★ AMSTRAD CPC ★ GAMESLIST ★ LIGHTFORCE (c) FTL ★ |
AMSTAR | Amstrad Acción | CPC Revue | Amstrad Action | Popular Computing Weekly |
The new arcade label from Gargoyle, the masters of arcade adventures, has a lot to live up to. But if this first release is anything to go by, they look like succeeding. It's a shoot-em-up based on many a popular arcade game like Star Force and Xevious, where you fly over a landscape that scrolls down the screen and have to blast both ground and aerial targets. There are four zones that you have to get through, wiping out every alien you can on the way, which repeat once you've completed. The zones vary in features and aliens, but all of them will give you a hard time and a weary firing finger. The four zones are the asteroid belt, jungle planet, orbiting zone, and ice planet.
Your craft appears at the base of the screen but can be freely moved around it, both up and down as well as left and right. You'll find that most of the time you'll want to stay at the bottom of the screen where it's safest and just move up to avoid some aliens. There are two general types of landscape that scroll beneath the ship: floating structures in space and planet surfaces. Your ship fires twin shots that provide a good field of fire when you hammer away at the fire button. These deal with targets on the ground and other ships, but some cannot be destroyed at all and just have to be avoided. The ships come in waves, while the ground features are in groups that usually contain a control centre. A bonus is given straightaway if you can destroy all the parts of a group, while another bonus is given at the end of a zone for all the waves you wipe out. The control centres are also important to dispose of because if you hit enough of them a bonus life is given at the end of the zone.

> _Dataset excerpt_:
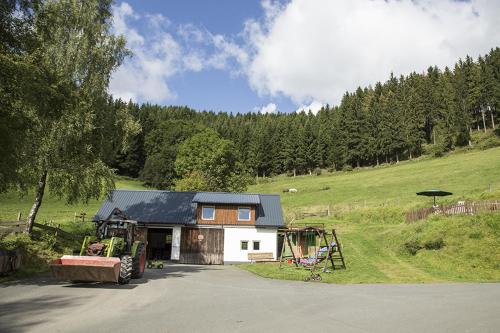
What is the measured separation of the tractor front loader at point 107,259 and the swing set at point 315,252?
9.16 meters

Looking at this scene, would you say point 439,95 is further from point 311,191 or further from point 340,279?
point 340,279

> _Requests_:
[1] Name the four zones that the Lightforce review says the player must get through.
[2] According to the Lightforce review, what earns a bonus life at the end of a zone?

> _Task responses_:
[1] Asteroid belt, jungle planet, orbiting zone, ice planet

[2] Hitting enough of the control centres earns a bonus life at the end of the zone.